» QUOTED PASSAGE
☆ ☆ ☆
While the example above defines the behavior by writing the read and write functions in C, the preferred alternative is to define that behavior declaratively by providing an ACSL contract to the function declarations. This prevents the need to model the behavior of peripherals in detail and is easier to handle for the analyzer.

When using ACSL at minimum, each function should establish a connotation between the pointer pass as argument and the volatile variable in the program:

/*@ requires ptr == &v; */

The functions can also provide the semantics of each function by defining their return values:

/*@ ensures \result==…; */

Functions returning values and functions with side effects should also specify dependencies of the modified data:

/*@ assigns \result \from … */
/*@ assigns … \from …       */

For details on ACSL, see the ACSL properties section of the documentation.
☆ ☆ ☆
» RECORDED INFORMATION
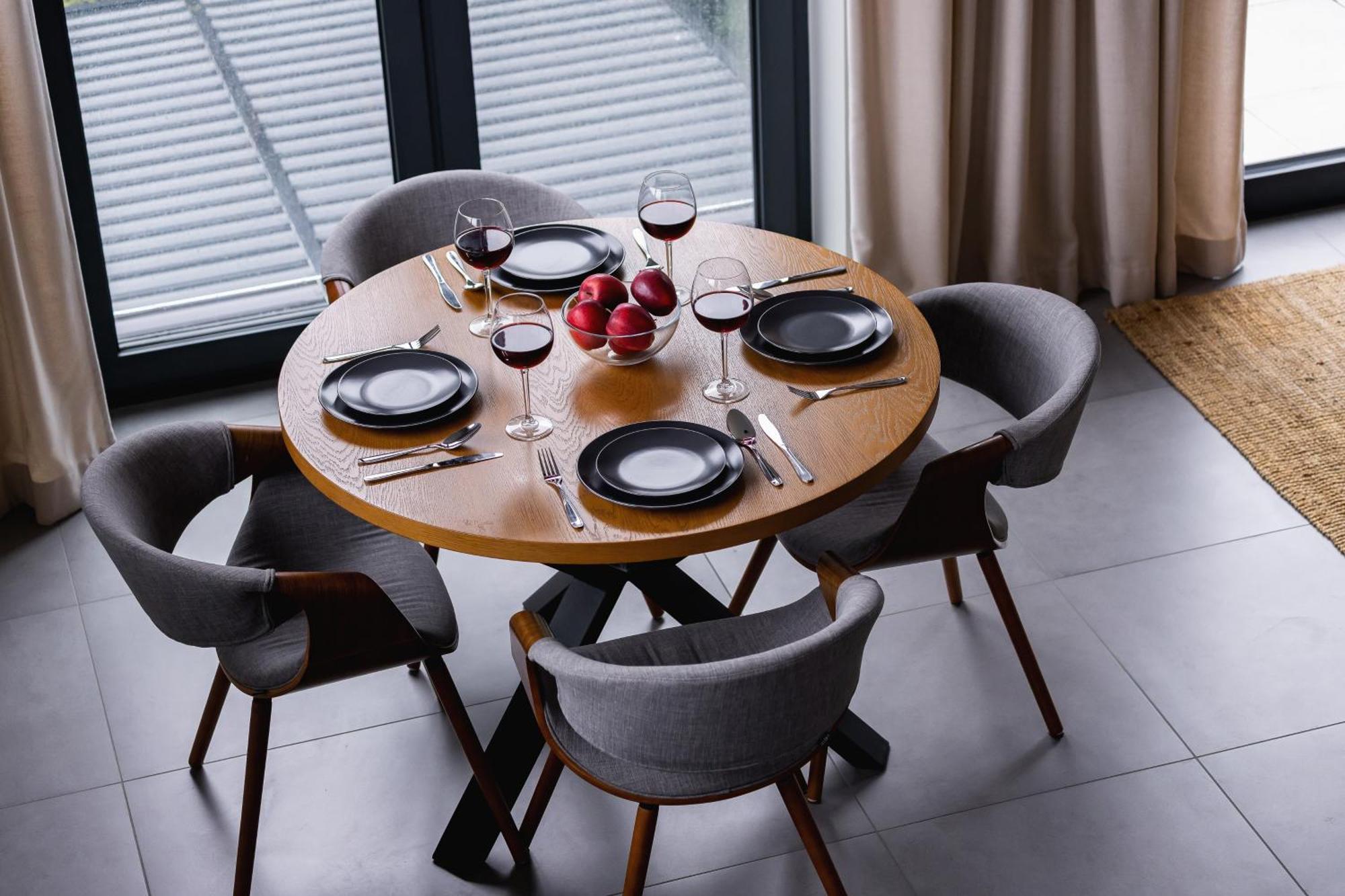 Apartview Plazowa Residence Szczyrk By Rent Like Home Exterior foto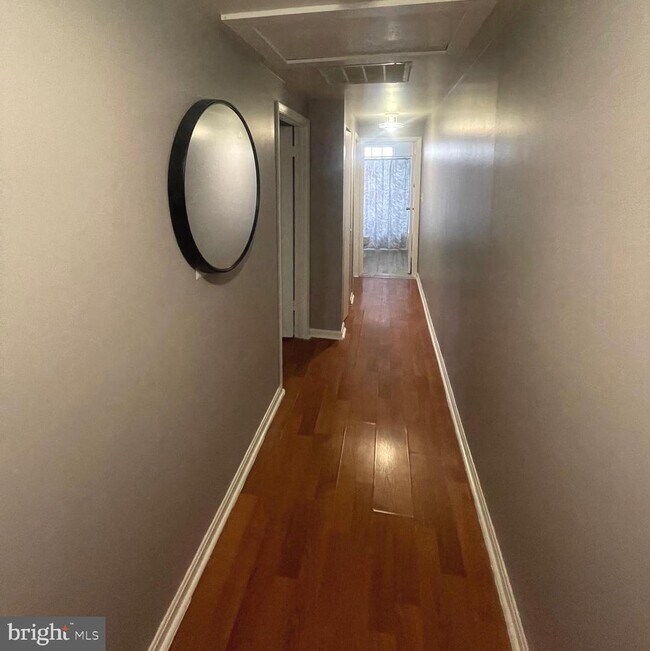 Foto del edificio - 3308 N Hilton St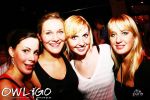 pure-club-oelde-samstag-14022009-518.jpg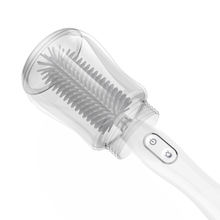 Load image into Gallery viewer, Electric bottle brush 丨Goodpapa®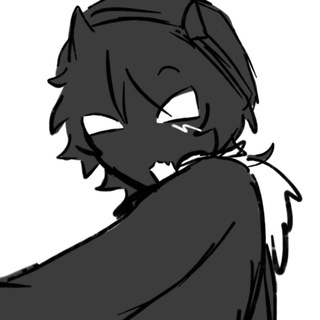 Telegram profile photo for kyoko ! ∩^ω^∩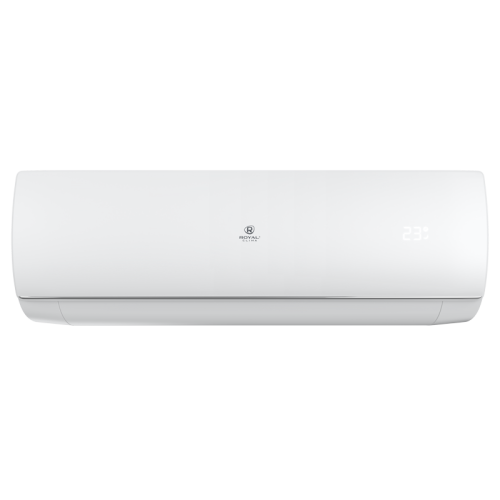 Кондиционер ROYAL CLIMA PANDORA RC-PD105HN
☆ ☆ ☆
» ASSIGNMENT
According to the ACSL passage, what is the preferred alternative to defining the behavior by writing the read and write functions in C? The listing has no connection to the ACSL passage.

» RESULT OF THE TASK
Defining that behavior declaratively by providing an ACSL contract to the function declarations.